> DATASET RECORDS
######

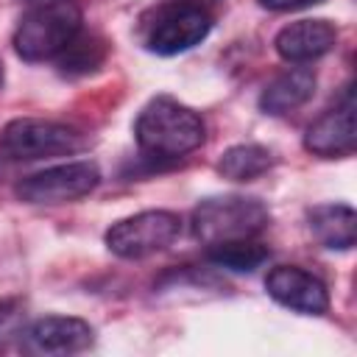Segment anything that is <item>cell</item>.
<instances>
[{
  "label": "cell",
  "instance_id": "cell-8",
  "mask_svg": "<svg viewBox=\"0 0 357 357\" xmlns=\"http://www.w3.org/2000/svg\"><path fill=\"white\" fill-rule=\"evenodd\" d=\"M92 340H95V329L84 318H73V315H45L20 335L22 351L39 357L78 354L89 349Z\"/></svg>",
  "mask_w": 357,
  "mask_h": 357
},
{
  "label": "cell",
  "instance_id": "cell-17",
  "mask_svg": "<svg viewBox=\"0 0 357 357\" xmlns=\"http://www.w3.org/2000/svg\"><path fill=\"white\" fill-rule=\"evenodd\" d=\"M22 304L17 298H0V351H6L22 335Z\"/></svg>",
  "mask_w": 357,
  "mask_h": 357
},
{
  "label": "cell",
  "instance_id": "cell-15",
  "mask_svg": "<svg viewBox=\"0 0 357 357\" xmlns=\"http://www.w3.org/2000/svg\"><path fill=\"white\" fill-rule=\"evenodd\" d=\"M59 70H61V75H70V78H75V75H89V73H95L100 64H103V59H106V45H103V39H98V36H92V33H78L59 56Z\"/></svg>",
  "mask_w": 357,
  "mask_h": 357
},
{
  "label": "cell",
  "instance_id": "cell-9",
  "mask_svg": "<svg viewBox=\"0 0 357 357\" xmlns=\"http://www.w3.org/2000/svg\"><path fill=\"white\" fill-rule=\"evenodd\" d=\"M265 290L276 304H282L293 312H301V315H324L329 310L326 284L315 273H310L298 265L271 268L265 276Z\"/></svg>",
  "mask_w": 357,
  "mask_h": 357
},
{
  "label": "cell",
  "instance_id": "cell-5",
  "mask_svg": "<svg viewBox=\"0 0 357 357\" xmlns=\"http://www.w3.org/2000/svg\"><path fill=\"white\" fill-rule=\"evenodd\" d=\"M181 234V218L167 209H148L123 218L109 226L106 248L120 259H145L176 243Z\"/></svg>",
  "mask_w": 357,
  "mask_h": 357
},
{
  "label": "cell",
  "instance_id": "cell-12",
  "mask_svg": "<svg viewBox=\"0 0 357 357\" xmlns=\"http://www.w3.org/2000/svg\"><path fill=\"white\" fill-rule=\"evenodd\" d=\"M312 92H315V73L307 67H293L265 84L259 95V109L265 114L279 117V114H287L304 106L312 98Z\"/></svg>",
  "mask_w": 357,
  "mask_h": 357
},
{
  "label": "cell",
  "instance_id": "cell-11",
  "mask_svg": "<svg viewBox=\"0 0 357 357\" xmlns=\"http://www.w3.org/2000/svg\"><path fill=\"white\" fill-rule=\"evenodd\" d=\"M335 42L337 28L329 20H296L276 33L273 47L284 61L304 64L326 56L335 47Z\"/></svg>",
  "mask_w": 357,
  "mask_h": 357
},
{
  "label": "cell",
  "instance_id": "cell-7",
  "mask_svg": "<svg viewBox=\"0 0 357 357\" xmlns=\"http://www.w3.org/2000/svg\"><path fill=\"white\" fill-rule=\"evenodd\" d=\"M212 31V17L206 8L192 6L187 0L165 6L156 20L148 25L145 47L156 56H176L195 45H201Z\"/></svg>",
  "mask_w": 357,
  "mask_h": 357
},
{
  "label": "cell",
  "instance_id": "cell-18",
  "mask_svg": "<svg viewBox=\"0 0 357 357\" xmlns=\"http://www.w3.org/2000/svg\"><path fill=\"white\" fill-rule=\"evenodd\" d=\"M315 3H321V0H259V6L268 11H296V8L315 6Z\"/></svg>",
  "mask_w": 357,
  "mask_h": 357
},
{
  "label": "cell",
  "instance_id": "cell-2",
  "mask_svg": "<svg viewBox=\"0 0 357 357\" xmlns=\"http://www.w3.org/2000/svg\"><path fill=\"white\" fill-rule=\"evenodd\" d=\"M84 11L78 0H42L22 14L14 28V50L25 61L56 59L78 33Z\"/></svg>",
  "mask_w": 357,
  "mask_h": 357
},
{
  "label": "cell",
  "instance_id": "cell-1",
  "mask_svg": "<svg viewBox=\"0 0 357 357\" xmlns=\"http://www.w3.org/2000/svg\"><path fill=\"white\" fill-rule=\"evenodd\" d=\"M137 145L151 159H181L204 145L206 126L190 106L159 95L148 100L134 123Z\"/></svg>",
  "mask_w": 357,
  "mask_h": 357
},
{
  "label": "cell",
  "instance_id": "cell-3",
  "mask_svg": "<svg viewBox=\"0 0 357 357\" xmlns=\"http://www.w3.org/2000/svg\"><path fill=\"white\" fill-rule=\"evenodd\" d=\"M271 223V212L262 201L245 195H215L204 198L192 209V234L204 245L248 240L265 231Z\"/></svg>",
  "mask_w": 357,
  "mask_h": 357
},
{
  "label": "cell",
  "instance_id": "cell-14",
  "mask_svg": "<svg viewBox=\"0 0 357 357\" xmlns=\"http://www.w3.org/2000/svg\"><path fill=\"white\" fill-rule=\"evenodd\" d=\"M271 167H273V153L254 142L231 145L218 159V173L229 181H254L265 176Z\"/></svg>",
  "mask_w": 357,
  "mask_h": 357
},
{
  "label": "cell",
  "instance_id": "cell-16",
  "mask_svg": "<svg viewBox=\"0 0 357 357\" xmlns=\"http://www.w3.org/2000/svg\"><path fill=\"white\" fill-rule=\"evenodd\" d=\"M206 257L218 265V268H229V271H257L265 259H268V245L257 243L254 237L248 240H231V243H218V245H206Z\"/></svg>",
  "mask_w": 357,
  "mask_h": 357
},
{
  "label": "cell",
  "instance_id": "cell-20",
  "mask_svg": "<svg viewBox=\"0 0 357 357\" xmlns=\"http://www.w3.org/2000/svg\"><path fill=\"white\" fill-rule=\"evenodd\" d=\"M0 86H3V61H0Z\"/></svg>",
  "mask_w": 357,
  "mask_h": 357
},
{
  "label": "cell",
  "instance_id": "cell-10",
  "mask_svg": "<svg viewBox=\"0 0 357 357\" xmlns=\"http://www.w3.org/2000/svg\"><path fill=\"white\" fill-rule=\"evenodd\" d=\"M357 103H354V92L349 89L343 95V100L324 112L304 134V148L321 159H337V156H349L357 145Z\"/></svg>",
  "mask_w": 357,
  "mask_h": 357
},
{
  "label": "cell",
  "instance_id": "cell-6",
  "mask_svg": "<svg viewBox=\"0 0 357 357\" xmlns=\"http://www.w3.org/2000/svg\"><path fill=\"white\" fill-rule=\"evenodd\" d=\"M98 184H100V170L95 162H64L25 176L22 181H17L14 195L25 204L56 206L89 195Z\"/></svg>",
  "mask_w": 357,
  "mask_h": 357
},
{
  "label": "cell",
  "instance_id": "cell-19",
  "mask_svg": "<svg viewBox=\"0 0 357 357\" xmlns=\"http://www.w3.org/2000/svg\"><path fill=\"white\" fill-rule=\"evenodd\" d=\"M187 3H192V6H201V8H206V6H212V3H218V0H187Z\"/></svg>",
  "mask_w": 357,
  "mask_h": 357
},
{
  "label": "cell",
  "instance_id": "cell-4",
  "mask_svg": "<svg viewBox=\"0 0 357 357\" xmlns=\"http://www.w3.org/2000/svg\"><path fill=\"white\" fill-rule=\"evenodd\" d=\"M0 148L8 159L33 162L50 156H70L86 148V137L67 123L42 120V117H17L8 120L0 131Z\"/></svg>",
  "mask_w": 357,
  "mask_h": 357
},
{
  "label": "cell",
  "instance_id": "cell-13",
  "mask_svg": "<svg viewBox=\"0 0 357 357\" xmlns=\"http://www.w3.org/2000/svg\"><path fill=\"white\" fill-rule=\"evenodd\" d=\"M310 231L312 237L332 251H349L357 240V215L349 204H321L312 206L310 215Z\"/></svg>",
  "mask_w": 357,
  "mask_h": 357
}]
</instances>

######

> EXERCISE DETAILS
Copy the records word for word, starting at their first line and ending with the line that contains "340H95V329L84 318H73V315H45L20 335L22", including that line. Leave the pictures out of your copy.

> THE REPLY
Segment anything that is <item>cell</item>.
<instances>
[{
  "label": "cell",
  "instance_id": "cell-8",
  "mask_svg": "<svg viewBox=\"0 0 357 357\" xmlns=\"http://www.w3.org/2000/svg\"><path fill=\"white\" fill-rule=\"evenodd\" d=\"M92 340H95V329L84 318H73V315H45L20 335L22 351L39 357L78 354L89 349Z\"/></svg>",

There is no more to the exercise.